TEXTAUSZUG

____

Was Apple dort im kalifornischen Cupertino vorstellte, das dürfte bei Uhrenherstellern in der altehrwürdigen Schweiz und auch anderswo zeitgleich einige Sorgenfalten produziert haben. Und auch bei mir im heimischen Wohnzimmer teilte sich die Stimmung. Während die rechte Couchhälfte jubelte und alle paar Sekunden ein „wie geil“ zum Besten gab, wurde es auf der linken, meiner Seite, immer ruhiger.

Der 9. September 2014, er könnte der Tag sein, an den die traditionelle Uhrenindustrie noch lange zurückdenken wird. Droht uns jetzt eine neue „Quarzkrise“ wie in den 70er Jahren? Oder ist das alles nur Schwarzmalerei?

Kein uhrenbegeisterter Mensch wird von seiner Rolex, Omega, Jaeger-LeCoultre oder Patek Philippe auf eine Apple Watch wechseln. Klingt logisch. Aber ist das wirklich so?

____

ROHDATEN
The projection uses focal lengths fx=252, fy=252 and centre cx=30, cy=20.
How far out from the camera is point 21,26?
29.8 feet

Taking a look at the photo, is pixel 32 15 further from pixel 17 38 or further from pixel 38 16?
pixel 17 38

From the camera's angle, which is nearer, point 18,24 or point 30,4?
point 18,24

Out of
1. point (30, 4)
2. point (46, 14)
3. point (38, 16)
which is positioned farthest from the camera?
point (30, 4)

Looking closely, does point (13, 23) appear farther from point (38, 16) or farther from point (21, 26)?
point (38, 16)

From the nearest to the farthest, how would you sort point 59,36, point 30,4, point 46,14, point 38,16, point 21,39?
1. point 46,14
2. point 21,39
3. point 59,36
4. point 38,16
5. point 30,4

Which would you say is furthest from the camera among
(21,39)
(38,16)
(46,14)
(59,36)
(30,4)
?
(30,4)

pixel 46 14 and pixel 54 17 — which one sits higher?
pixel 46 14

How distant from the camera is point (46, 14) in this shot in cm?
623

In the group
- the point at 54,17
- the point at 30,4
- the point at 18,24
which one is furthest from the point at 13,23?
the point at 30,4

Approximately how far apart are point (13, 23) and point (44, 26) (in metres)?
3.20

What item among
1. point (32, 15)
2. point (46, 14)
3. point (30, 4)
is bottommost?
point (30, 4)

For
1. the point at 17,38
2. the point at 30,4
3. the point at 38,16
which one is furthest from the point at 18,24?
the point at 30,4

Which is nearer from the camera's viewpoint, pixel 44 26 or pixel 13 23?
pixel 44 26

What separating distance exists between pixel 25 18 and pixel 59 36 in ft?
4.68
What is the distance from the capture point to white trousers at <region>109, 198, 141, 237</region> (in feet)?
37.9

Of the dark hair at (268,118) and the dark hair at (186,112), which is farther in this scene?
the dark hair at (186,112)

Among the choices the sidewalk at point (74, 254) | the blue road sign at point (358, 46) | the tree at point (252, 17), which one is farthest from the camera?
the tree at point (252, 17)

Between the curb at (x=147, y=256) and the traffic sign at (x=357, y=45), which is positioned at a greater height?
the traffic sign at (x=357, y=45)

____

PFLICHTAUFGABE 1
Beantworte die folgenden Fragen zum Textauszug:
(a) In welchem Ort stellte Apple das Produkt vor?
(b) Welches Datum wird im Textauszug genannt?
(c) Welche Uhrenmarken werden im letzten Absatz aufgezählt?
PFLICHTAUFGABE 2
Extrahiere aus dem Textauszug den Abschnitt, der mit den Worten „Was Apple dort“ beginnt und mit „das wirklich so?“ endet, und gib ihn wortgetreu wieder.

RICHTIGE ANTWORT 1
(a) In Cupertino in Kalifornien.
(b) Der 9. September 2014.
(c) Rolex, Omega, Jaeger-LeCoultre und Patek Philippe.

RICHTIGE ANTWORT 2
Was Apple dort im kalifornischen Cupertino vorstellte, das dürfte bei Uhrenherstellern in der altehrwürdigen Schweiz und auch anderswo zeitgleich einige Sorgenfalten produziert haben. Und auch bei mir im heimischen Wohnzimmer teilte sich die Stimmung. Während die rechte Couchhälfte jubelte und alle paar Sekunden ein „wie geil“ zum Besten gab, wurde es auf der linken, meiner Seite, immer ruhiger.

Der 9. September 2014, er könnte der Tag sein, an den die traditionelle Uhrenindustrie noch lange zurückdenken wird. Droht uns jetzt eine neue „Quarzkrise“ wie in den 70er Jahren? Oder ist das alles nur Schwarzmalerei?

Kein uhrenbegeisterter Mensch wird von seiner Rolex, Omega, Jaeger-LeCoultre oder Patek Philippe auf eine Apple Watch wechseln. Klingt logisch. Aber ist das wirklich so?